The spring workouts offered Ollis his first extended time with the returning Wolverines as well as his first opportunity to be on the field with the team. The sessions have also marked the first chance for former head coach Jamie Thompson to be on the field again as the team’s defensive coordinator.
“We’ve got guys back with experience in the offensive line, which is good. And we’ve got an experienced quarterback (Dillon Overholt),” Ollis said. “It’s been great to see Jamie out there again calling fronts and coverages. He looks like he has a renewed spirit on that side of the ball. He’s a guru over there.”
Ollis was especially pleased at the team’s progress despite having to spend part of the nine days working out indoors due to bad weather.
“I think it’s the mark of a good team that when things don’t work out and you have bad weather and have some adversity, you still got a lot accomplished, and we did,” Ollis said.
“The one thing that is concerning to me is that we have to develop some depth. We need to get our numbers up.”
The Wolverines will begin their summer schedule on June 12, holding workouts as well as taking part in several 7-on-7 competitions.

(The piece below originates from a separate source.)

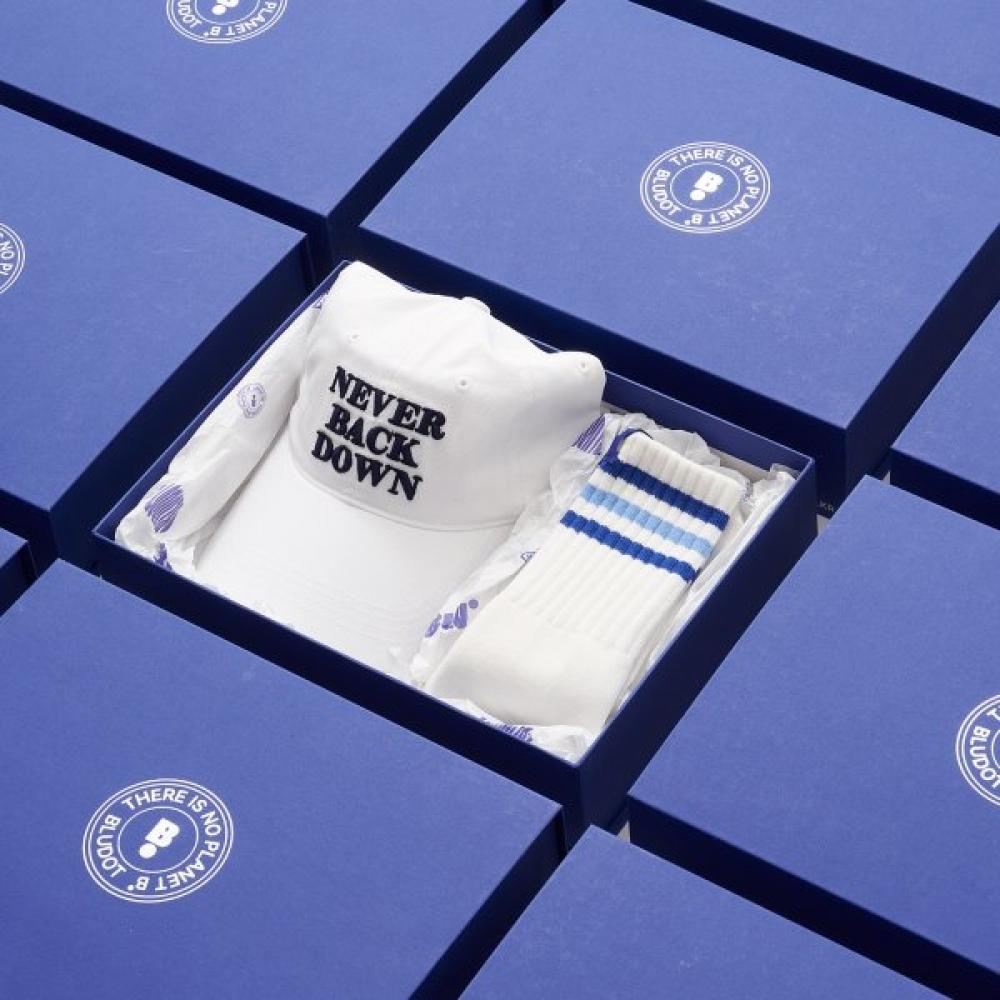 Blu Dot Hat+sock Set Wh N.b.d 024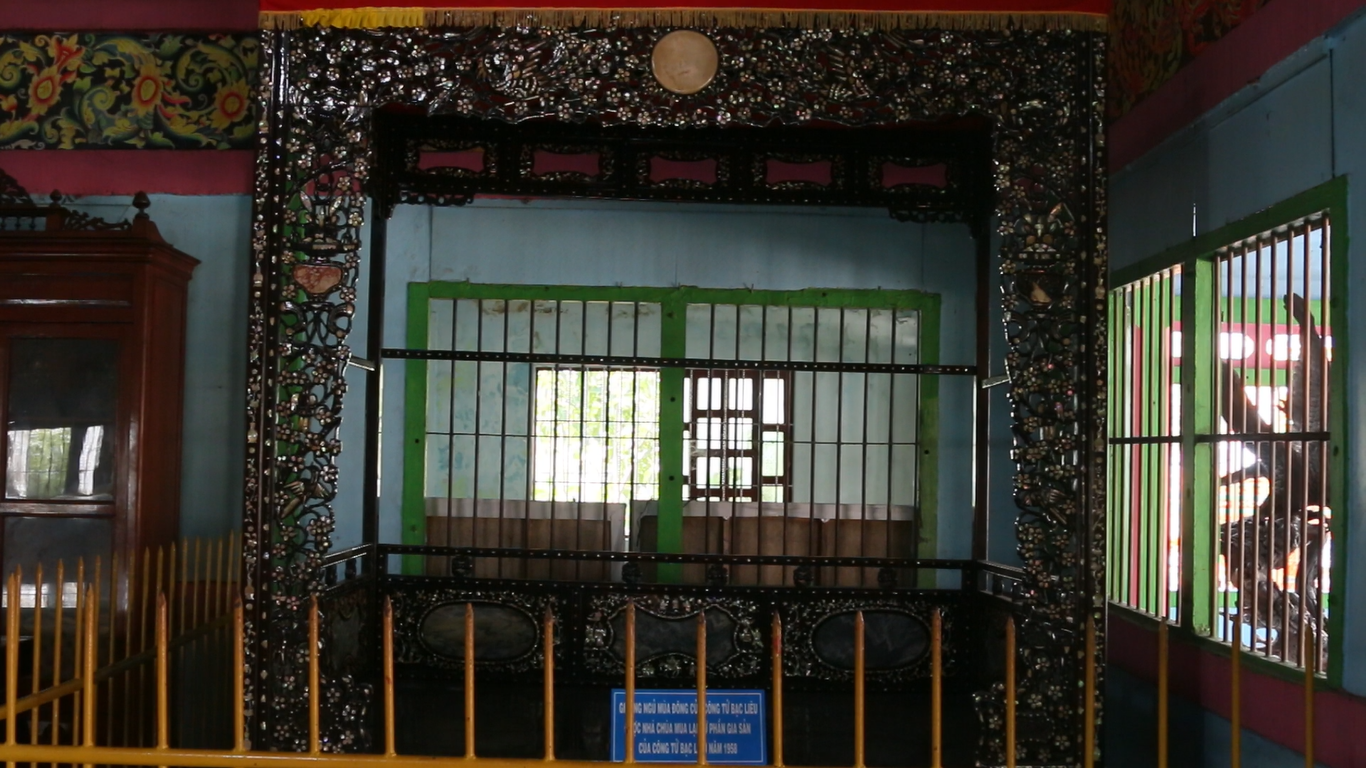 Ông Nguyễn Hồng Hải, ngụ tại chùa cho biết, năm 1948, vị trụ trì chùa đã mua được 2 chiếc giường nóng và lạnh của Công tử Bạc Liêu. Toàn bộ giường được khắc cẩn xà cừ với nhiều hoa văn tinh xảo. Trên mỗi chiếc giường cổ này cẩn đến 30 kg ốc xà cừ. Hiện nay, cặp giường này có giá trị trên thị trường là 30 tỷ đồng. Số cổ vật còn lại có giá trị cũng rất lớn. Tổng giá trị đồ cổ được cho là của Công tử Bạc Liêu - Trần Trinh Huy này có giá gần 100 tỷ đồng. Ảnh: BT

Fall practice will begin July 31, with the season opener at home on August 18 against Chase.
Returning to Polk County after three seasons at T.L. Hanna in Anderson, S.C., Ollis said he felt at home throughout the spring workouts.
“I’m blessed to have the opportunity to come back to a place that is near and dear to my heart,” Ollis said. “We’ve got some work to do, but that’s what makes it worthwhile.”